━━━━━ Auszug

Römer 8

21.09.2008 | 23:39

Th. Warnke

Gnade und Friede von dem, der da ist, der da war und der da kommt, sei mit Euch allen.
Amen

Es war Johann Sebastian Bach, der zwei Texte, Verse aus dem 8.Kapitel des Römerbriefes und den Choral „Jesu, meine Freude“ in Zusammenhang gebracht hat. In seiner umfangreichsten Motette, der fünfstimmigen Motette „Jesu meine Freude“ hat er das vor 282 Jahren getan. Es war ein Auftragswerk für das Begräbnis der Gattin des Leipziger Oberpostmeister Kees.
In der Motette sind die einzelnen Verse des Chorals einzelnen Textabschnitten des Römerbrieftextes fast antithetisch gegenübergestellt.
Wir hören die Motette unterbrochen von Auslegungen zu den Passagen des Römerbriefes.


Chor
Jesu meine Freude, meines Herzens Weide, Jesu meine Zier. Ach wie lang, ach lange ist dem Herzen bange und verlangt nach dir. Gottes Lamm, mein Bräutigam, außer dir soll mir auf Erden nichts sonst Liebers werden.


Es ist nun nichts Verdammliches an denen,
die in Christo Jesu sind,
die nicht nach dem Fleische wandeln,
sondern nach dem Geist.

━━━━━━━━━━
━━━━━ Bereitgestellte Angaben

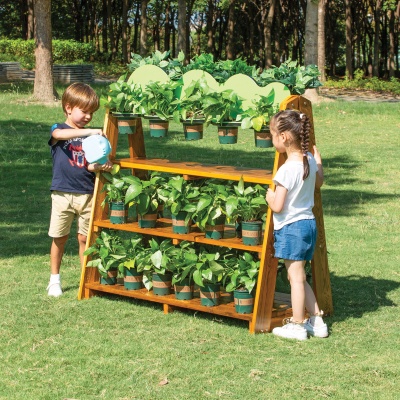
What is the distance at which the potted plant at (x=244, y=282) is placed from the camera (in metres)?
6.00

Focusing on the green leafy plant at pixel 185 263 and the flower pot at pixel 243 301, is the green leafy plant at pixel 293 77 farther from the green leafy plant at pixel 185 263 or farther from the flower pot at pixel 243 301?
the flower pot at pixel 243 301

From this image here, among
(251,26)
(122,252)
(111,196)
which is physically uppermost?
(251,26)

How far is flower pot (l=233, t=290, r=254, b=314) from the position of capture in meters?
6.01

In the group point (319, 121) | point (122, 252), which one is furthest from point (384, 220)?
point (319, 121)

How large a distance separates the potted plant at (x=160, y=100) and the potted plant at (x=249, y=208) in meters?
0.80

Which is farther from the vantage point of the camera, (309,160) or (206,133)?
(206,133)

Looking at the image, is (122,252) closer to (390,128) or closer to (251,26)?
(390,128)

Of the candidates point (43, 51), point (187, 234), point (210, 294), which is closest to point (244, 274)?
point (210, 294)

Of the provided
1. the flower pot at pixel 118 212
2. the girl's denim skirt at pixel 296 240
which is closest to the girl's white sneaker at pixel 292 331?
the girl's denim skirt at pixel 296 240

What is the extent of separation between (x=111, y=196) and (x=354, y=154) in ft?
32.4

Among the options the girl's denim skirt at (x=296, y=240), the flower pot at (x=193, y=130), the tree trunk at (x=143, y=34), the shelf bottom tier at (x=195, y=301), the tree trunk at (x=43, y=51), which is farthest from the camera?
the tree trunk at (x=143, y=34)

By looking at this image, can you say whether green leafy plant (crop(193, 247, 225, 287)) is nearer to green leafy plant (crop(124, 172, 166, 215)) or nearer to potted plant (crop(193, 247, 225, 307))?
potted plant (crop(193, 247, 225, 307))

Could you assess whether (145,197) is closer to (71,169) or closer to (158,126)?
(158,126)

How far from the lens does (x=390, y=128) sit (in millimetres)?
19078
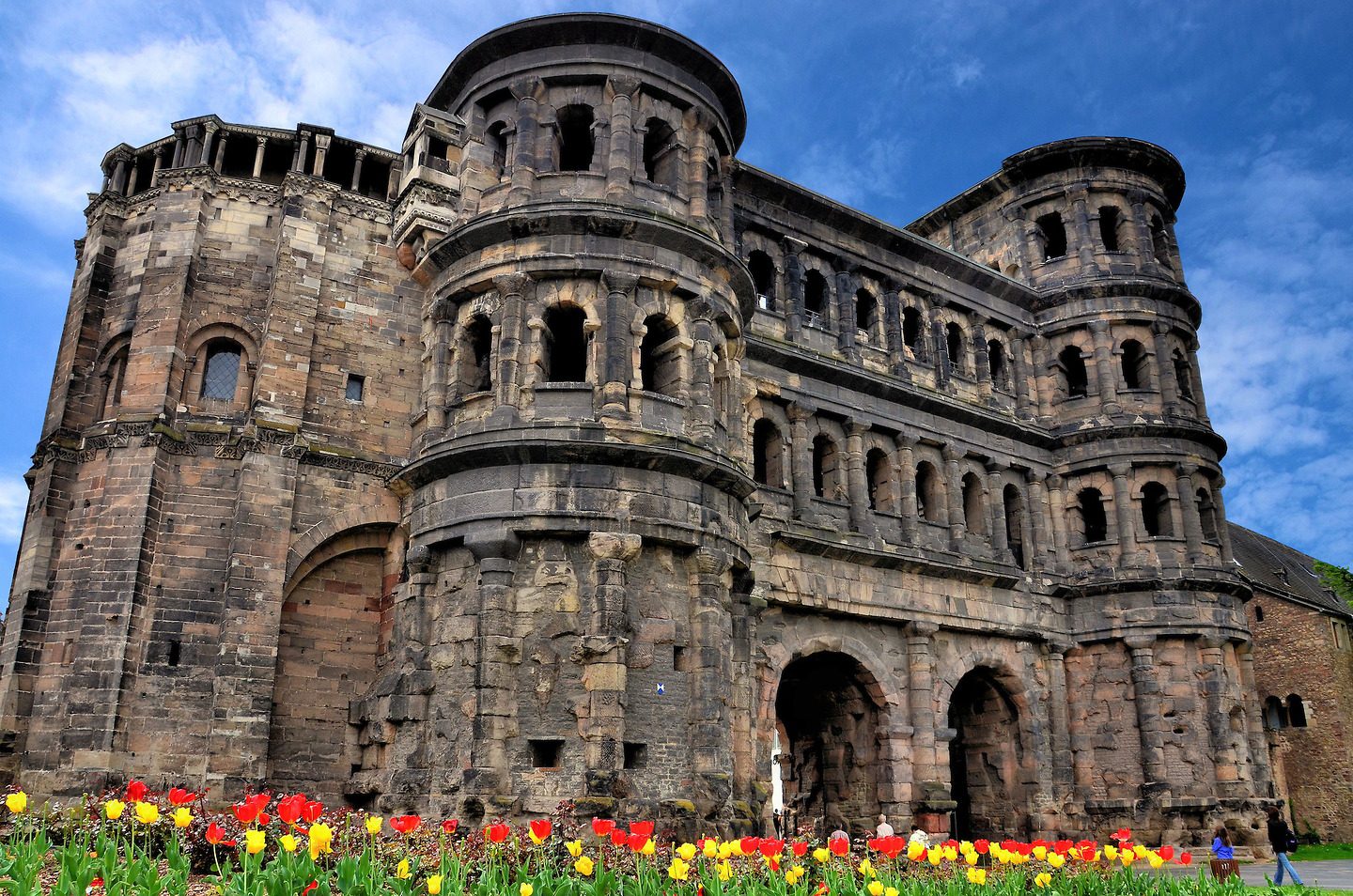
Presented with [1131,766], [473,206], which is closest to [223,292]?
[473,206]

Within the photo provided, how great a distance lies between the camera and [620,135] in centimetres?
2022

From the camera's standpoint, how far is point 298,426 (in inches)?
789

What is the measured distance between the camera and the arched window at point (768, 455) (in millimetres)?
23125

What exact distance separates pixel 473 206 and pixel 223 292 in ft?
16.4

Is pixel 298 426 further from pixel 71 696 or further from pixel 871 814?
pixel 871 814

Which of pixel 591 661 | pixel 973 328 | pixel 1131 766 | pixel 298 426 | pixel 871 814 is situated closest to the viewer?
pixel 591 661

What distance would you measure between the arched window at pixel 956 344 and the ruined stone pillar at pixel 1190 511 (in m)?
5.95

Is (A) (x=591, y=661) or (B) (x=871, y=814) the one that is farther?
(B) (x=871, y=814)

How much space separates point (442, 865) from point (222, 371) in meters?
15.3

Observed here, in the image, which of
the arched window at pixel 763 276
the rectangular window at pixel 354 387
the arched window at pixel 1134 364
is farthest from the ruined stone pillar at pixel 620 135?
the arched window at pixel 1134 364

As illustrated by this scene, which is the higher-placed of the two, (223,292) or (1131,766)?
(223,292)

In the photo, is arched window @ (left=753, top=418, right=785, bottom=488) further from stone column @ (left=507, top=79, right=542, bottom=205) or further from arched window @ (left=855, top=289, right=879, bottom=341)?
stone column @ (left=507, top=79, right=542, bottom=205)

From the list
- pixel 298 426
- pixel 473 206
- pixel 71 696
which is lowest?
pixel 71 696

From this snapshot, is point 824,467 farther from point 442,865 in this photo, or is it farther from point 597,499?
point 442,865
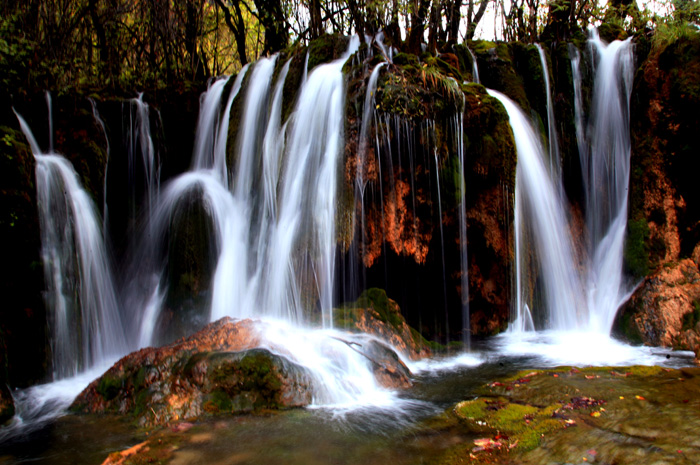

━━━━━━━━━━

- [Aufgaben]
1: Schreiben Sie aus dem Auszug die Passage von „Es war Johann“ bis einschließlich „sonst Liebers werden.“ wortgetreu ab.
2: Prüfen Sie, ob die folgenden Aussagen mit dem Auszug übereinstimmen, und antworten Sie jeweils mit Ja oder Nein samt der entscheidenden Textstelle im Wortlaut: (a) Die Motette war ein Auftragswerk für ein Begräbnis. (b) Die Motette ist vierstimmig. (c) In der Motette stehen die Choralverse den Abschnitten des Römerbrieftextes gegenüber.
3: Aus welchem Kapitel des Römerbriefes stammen laut dem Auszug die Verse, die Bach mit dem Choral verbunden hat?
Die Einträge sind hierfür ohne Belang.

- [Musterlösungen]
1:
Es war Johann Sebastian Bach, der zwei Texte, Verse aus dem 8.Kapitel des Römerbriefes und den Choral „Jesu, meine Freude“ in Zusammenhang gebracht hat. In seiner umfangreichsten Motette, der fünfstimmigen Motette „Jesu meine Freude“ hat er das vor 282 Jahren getan. Es war ein Auftragswerk für das Begräbnis der Gattin des Leipziger Oberpostmeister Kees.
In der Motette sind die einzelnen Verse des Chorals einzelnen Textabschnitten des Römerbrieftextes fast antithetisch gegenübergestellt.
Wir hören die Motette unterbrochen von Auslegungen zu den Passagen des Römerbriefes.


Chor
Jesu meine Freude, meines Herzens Weide, Jesu meine Zier. Ach wie lang, ach lange ist dem Herzen bange und verlangt nach dir. Gottes Lamm, mein Bräutigam, außer dir soll mir auf Erden nichts sonst Liebers werden.

2:
(a) Ja: „Es war ein Auftragswerk für das Begräbnis der Gattin des Leipziger Oberpostmeister Kees.“
(b) Nein: „der fünfstimmigen Motette „Jesu meine Freude““
(c) Ja: „In der Motette sind die einzelnen Verse des Chorals einzelnen Textabschnitten des Römerbrieftextes fast antithetisch gegenübergestellt.“

3: Aus dem 8. Kapitel des Römerbriefes.